The pharmaceutical industry is increasingly adopting AI and LLMs (like ChatGPT) to enhance efficiency, speed up R&D, assist in drug discovery, and revolutionize commercialization endeavors. Leading pharmaceutical firms are either acquiring or forging partnerships with AI enterprises, with estimated AI expenditures expected to hit $3 billion by 2025. We’ve compiled an exhaustive list of use cases, sourced from top-tier media articles.
In this blog, we explore the top 5 trending AI applications related to commercialization and clinical trials in Pharma. We’ve reviewed and analyzed recent pharma articles on AI, offering insights into the most influential applications Pharma is employing. The original articles are cited for those wanting a deeper dive into these use cases.

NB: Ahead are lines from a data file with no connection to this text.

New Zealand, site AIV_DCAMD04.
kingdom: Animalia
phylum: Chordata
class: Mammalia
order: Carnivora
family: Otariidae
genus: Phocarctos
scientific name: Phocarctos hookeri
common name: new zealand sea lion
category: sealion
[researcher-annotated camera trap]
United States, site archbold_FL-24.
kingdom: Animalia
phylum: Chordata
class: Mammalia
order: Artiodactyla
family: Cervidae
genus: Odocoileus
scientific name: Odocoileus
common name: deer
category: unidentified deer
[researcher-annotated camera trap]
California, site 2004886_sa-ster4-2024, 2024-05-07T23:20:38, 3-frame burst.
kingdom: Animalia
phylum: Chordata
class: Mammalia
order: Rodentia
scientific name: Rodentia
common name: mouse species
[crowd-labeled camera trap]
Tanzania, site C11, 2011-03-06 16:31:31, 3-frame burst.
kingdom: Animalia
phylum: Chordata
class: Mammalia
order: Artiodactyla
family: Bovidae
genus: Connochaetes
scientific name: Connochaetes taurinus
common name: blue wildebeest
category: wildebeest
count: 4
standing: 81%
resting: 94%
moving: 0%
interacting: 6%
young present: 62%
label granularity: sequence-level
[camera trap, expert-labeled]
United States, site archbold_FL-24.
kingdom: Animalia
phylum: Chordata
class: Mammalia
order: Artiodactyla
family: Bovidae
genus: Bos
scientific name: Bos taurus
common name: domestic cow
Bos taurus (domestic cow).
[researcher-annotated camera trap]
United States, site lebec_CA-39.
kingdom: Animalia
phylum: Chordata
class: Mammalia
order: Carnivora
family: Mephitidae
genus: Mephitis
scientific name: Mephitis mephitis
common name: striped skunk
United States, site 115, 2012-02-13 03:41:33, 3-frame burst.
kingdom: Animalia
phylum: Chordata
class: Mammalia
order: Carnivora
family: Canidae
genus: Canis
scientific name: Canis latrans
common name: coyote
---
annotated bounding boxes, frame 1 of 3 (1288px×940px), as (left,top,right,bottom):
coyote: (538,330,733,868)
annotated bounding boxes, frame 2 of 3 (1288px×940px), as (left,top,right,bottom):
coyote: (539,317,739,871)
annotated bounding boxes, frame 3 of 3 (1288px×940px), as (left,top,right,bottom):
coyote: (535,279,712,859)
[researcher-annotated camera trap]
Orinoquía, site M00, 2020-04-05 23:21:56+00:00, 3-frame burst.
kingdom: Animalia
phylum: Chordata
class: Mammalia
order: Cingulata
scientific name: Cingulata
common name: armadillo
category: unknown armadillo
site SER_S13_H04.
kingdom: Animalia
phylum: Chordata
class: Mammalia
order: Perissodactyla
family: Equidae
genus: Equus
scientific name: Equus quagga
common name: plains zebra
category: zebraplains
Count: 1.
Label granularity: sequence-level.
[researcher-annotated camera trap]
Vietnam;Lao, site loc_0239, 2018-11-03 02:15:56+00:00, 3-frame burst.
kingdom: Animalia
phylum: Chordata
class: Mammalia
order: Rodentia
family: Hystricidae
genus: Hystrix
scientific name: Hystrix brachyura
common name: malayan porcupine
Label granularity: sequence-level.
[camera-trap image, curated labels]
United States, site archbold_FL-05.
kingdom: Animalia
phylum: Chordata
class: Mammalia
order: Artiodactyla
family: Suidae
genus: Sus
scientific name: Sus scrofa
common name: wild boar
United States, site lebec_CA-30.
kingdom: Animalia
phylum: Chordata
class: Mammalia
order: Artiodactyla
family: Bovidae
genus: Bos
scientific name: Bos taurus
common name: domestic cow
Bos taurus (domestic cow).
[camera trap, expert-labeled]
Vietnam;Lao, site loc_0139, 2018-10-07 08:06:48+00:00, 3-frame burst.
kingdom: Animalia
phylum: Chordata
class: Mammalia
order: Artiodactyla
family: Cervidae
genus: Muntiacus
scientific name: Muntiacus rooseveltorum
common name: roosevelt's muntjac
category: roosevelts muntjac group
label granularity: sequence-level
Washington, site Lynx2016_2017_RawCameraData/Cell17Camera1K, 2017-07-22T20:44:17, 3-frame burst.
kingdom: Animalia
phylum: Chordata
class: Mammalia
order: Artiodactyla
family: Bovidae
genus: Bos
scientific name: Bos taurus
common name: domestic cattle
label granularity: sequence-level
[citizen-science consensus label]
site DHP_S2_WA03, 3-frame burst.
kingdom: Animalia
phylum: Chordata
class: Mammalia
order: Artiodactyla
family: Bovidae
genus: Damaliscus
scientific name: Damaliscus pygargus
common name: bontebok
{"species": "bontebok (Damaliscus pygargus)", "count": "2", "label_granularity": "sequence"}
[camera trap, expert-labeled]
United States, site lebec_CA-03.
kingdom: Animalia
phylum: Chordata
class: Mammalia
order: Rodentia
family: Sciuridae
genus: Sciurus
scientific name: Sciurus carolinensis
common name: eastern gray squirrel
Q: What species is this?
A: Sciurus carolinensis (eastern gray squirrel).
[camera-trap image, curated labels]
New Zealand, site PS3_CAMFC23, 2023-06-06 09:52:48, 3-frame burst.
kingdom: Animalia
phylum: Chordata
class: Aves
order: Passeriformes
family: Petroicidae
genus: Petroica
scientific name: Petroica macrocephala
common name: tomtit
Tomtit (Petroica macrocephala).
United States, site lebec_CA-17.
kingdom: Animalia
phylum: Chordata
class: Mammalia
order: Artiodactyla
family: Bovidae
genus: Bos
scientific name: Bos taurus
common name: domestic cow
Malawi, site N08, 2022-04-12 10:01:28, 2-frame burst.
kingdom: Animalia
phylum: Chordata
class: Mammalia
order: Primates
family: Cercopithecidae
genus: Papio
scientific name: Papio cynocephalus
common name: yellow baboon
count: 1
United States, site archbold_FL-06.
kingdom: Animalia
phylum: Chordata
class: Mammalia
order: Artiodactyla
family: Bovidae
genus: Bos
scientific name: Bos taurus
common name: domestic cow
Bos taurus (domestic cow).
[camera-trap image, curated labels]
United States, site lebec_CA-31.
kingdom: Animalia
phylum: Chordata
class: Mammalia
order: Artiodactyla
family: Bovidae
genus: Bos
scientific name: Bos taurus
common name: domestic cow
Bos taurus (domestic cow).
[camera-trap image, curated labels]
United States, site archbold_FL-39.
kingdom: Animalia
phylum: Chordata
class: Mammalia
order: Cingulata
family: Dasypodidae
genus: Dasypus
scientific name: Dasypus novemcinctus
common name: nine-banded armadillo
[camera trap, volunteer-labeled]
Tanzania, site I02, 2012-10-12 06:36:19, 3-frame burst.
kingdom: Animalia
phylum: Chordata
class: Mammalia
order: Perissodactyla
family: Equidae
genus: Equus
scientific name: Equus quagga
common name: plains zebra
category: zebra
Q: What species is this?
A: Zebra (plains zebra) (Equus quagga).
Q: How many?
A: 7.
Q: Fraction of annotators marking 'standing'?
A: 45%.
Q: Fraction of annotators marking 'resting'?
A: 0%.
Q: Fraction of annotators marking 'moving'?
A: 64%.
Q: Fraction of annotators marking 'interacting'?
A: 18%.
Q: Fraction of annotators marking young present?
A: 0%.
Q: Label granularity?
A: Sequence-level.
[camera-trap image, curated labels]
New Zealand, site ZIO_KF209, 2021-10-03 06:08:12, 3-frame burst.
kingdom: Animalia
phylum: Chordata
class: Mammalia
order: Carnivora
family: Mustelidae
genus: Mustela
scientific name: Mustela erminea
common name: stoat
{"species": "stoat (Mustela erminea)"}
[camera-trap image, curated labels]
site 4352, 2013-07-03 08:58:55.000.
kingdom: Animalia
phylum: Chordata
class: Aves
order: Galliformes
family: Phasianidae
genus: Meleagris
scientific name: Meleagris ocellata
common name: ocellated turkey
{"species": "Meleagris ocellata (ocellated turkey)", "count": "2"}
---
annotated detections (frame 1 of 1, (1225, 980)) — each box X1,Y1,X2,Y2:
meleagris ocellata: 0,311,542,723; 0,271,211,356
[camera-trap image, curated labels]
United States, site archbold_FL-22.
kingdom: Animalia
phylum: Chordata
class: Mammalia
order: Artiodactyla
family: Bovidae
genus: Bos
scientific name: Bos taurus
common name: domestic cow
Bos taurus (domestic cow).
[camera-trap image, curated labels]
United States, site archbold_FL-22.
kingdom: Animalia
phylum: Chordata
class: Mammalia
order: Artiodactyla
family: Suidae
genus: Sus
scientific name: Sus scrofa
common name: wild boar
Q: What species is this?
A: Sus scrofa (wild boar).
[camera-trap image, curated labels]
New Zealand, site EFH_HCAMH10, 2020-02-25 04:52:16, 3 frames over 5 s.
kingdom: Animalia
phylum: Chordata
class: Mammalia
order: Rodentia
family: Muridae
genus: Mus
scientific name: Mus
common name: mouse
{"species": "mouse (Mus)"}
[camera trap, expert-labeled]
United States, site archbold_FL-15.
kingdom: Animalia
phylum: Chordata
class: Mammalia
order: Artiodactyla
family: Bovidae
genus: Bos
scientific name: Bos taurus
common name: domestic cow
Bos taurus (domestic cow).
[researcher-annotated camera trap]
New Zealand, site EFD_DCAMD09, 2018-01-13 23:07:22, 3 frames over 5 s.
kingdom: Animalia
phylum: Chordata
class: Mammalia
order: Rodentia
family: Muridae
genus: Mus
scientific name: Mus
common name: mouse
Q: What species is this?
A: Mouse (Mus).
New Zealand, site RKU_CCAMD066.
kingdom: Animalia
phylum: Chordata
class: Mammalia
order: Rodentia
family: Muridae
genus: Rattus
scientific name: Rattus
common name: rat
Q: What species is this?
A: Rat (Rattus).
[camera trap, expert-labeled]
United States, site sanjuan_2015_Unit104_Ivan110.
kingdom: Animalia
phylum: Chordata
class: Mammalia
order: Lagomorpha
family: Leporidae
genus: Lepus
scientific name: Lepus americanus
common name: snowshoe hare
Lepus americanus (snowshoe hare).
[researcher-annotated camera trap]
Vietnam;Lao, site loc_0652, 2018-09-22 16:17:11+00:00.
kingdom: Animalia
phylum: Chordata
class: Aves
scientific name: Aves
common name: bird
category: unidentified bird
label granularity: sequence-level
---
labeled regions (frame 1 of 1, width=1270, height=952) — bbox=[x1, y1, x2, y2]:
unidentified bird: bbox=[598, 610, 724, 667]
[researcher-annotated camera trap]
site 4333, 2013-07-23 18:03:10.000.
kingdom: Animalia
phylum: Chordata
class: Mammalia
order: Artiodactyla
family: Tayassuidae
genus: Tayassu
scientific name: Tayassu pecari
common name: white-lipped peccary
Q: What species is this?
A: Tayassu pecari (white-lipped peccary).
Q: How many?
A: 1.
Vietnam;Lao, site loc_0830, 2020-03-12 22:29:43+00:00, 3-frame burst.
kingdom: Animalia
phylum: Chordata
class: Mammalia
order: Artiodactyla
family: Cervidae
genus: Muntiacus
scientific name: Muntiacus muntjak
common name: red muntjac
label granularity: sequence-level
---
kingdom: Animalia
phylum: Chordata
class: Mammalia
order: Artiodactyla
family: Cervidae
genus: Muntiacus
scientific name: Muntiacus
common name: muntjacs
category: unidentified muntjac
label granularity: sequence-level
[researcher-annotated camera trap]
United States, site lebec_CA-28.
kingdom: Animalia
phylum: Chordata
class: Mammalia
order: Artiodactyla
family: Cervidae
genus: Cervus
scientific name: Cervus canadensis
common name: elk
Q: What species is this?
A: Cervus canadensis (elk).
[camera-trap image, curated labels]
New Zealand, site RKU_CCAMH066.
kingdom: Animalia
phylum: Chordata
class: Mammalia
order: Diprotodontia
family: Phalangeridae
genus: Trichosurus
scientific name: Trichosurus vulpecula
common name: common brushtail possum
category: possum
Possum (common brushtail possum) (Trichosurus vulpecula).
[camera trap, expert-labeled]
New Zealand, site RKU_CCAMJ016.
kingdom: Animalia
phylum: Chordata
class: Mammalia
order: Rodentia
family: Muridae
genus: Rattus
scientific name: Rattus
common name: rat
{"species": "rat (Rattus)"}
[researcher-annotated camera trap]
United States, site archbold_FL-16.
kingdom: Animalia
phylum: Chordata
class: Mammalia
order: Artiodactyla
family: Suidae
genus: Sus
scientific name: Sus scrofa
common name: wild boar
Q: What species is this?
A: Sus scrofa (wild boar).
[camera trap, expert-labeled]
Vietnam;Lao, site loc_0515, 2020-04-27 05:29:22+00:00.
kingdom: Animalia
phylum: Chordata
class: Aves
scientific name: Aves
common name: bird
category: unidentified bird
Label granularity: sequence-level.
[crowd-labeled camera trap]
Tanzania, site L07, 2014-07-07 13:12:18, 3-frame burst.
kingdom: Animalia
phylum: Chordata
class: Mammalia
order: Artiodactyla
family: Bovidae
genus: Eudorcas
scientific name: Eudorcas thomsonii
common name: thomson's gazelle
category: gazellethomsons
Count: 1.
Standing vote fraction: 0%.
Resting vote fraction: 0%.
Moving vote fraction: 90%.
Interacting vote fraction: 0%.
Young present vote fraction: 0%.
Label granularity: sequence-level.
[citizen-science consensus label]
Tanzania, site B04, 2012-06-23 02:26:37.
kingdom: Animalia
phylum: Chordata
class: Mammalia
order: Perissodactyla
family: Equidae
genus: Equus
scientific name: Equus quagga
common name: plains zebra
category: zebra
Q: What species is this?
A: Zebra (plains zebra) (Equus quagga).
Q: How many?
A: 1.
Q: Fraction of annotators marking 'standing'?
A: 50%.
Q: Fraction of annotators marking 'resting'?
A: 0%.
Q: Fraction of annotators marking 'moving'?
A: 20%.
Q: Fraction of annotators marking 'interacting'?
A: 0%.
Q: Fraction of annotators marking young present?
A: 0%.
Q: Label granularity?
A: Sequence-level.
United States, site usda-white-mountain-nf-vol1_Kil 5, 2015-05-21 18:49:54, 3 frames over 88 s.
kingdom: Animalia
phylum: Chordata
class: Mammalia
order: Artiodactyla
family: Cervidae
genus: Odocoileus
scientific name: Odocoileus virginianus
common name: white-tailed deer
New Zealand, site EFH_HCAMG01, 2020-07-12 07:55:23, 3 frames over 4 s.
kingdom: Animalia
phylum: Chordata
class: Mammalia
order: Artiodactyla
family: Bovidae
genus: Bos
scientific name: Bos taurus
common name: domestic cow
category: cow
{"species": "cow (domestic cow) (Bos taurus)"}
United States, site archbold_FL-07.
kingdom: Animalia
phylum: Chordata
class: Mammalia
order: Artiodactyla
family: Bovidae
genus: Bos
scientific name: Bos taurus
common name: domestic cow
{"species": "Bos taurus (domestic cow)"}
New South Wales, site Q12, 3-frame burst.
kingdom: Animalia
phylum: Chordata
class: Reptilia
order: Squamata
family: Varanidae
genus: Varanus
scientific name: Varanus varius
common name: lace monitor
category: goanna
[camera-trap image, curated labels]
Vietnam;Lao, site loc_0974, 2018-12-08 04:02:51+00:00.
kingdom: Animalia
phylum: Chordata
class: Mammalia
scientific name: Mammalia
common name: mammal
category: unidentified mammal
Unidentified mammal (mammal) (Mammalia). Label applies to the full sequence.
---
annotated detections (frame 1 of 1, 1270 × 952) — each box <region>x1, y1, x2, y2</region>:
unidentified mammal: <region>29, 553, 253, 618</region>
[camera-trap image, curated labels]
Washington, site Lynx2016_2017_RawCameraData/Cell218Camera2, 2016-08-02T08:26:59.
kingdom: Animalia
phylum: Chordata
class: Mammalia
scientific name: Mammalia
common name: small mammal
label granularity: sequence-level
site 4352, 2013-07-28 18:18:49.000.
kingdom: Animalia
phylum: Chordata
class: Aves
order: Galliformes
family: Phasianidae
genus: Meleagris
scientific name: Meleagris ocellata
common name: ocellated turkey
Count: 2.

1. Real-time Medical Updates for Patients and Physicians & Improved Adherence
Through chatbots powered by LLMs, companies can deliver personalized health advice and address frequent questions regarding medications and treatments. This aids healthcare professionals in making informed decisions regarding treatment alternatives, subsequently enhancing patient outcomes. Moreover, LLMs can be instrumental in elevating patient education and adherence.
For instance, Pfizer’s digital assistants facilitate easier access to medical information for both patients and healthcare professionals. Pfizer’s Medibot supplies HCPs with specific details (like stability of temperature-sensitive medicines), ensuring well-informed healthcare choices. Pfizer’s Fabi provides immediate answers on drug availability and information about Pfizer’s products, streamlining patients’ access to essential medical information.
2. Precision Marketing and Sales
By leveraging AI insights, pharma companies can make data-driven decisions on whom to target, where those targets are and what would be the most effective method of targeting them.
Integrating AI in sales and marketing not only distinguishes these firms from their rivals but also guarantees that healthcare providers and patients obtain the most pertinent medical information, customized to their specific needs. This article from Forbes delves into how AI empowers corporations to refine sales tactics and craft personalized sales pitches for augmented efficacy.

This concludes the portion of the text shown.